» PROVIDED PASSAGE
Bianca Salvo The Universe Makers
Bianca Salvo explores the roles that photography, technology, and science fiction have played in producing evidence. Using collected documents and visual records, The Universe Makers (2016 – 18) addresses public beliefs and false perceptions of interstellar exploration. Positioned alongside an escalator and the northbound platform at Osgoode subway station, the images derived from Salvo’s multimedia project disrupt the conventions of advertising. The Universe Makers draws largely from 1960s archives, a timeline in keeping with the history of the subway station, which opened in 1963. Situated among courthouses in Toronto’s justice precinct, Osgoode station also borders the Four Seasons Centre for the Performing Arts. These proximate urban landmarks offer fitting context for a photo-based project examining the integrity and theatricality of images that document historic events—where the boundary between truth and fiction is at stake.
An Italian artist who lives and works between Milan and Bogotá, Salvo has a background in psychology, which informs her interest in how people construct a sense of veracity through photography. Here, the artist describes her project:
The Universe Makers is the result of a two-year research project on space imagery and is presented as an inquiry on representative patterns and figurative models upon which our pop culture psyche is based, and which still profoundly influence our attitudes toward science and outer space.
The future of civilization is certainly a matter of concern for humanity. From the appearance on television of the first man on the moon in 1969—some 50 years ago—to the recently cancelled mission of Mars One that promised to create a permanent human settlement on Mars, the possibility of life beyond Earth has established itself concretely in our minds. On the one hand, documents and visual records collected over the past years from institutions and research centres have had a fundamental role in providing us with vivid depictions of the remote universe and realistic proof of space exploration’s feasibility. On the other hand, science fiction has massively contributed to our ideas of an infinite galaxy—one waiting to be explored, studied, and colonized—through stories that range from the completely bizarre to the highly possible.

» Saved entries
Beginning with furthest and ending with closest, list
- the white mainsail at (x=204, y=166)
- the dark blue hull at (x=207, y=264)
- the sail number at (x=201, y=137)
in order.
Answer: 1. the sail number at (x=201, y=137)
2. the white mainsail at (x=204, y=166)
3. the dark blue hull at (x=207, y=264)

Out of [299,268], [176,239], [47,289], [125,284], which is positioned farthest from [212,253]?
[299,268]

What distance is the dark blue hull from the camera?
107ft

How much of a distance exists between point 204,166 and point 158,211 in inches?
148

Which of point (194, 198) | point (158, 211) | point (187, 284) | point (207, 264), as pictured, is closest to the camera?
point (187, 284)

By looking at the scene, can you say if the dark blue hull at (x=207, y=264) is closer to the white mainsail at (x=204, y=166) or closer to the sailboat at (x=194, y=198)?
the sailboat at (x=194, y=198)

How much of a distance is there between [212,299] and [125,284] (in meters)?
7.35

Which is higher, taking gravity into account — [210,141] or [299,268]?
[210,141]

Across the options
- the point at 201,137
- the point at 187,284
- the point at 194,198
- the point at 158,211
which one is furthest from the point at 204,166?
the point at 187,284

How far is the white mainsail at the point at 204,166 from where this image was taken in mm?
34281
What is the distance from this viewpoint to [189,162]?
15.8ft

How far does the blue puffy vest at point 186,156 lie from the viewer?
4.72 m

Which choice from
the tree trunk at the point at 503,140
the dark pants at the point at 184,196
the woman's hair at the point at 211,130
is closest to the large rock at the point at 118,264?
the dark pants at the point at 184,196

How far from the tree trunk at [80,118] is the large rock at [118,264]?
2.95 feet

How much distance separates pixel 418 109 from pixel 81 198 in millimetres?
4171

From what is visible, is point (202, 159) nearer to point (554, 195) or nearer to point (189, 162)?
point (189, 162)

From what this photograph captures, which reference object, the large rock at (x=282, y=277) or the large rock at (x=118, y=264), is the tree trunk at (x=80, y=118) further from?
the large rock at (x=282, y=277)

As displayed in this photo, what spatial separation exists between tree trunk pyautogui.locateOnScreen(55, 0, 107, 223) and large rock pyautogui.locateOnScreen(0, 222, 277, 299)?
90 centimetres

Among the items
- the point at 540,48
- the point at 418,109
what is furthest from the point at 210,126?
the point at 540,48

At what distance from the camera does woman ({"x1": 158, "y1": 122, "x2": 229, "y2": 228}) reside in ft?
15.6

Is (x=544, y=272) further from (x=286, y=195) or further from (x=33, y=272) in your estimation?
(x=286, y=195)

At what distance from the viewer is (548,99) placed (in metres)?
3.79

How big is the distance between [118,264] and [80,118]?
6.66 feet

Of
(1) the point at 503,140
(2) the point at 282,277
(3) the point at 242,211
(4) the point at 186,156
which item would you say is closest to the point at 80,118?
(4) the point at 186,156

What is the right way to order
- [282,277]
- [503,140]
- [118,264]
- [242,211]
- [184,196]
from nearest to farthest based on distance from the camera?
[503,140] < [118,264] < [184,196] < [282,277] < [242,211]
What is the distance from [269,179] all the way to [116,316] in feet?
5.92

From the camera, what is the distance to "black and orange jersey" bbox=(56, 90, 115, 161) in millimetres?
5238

» WHAT YOU WILL DO
A. Edit the text on The Universe Makers by writing out everything from "An Italian artist" down to "and outer space." with "Milan" changed to "Turin".
B. Continue the text on The Universe Makers from the point at which it stops.
These entries come from a separate source.

» SOLVED PROBLEMS
A.
An Italian artist who lives and works between Turin and Bogotá, Salvo has a background in psychology, which informs her interest in how people construct a sense of veracity through photography. Here, the artist describes her project:
The Universe Makers is the result of a two-year research project on space imagery and is presented as an inquiry on representative patterns and figurative models upon which our pop culture psyche is based, and which still profoundly influence our attitudes toward science and outer space.

B.
Using these assumptions as a starting point, I have collected documents and images and questioned their informative function through interventions that challenge their authenticity. I have established a parallel dialogue between ultimate proof and fake results, transforming factual evidence into unrealistic scenarios.
The Universe Makers was conceived as a multi-layered installation, comprised of texts, sculptured objects, archival images, still photographs, and a photobook. It explores abstractions of the collective unconscious related to our perception of space exploration. Composed of diverse pieces with titles such as In Event of Moon Disaster, The Day the Earth Stood Still, The Stars my Destination, Earthman Come Home and Time and Again, this body of work focuses on analyzing the connections between belief and image.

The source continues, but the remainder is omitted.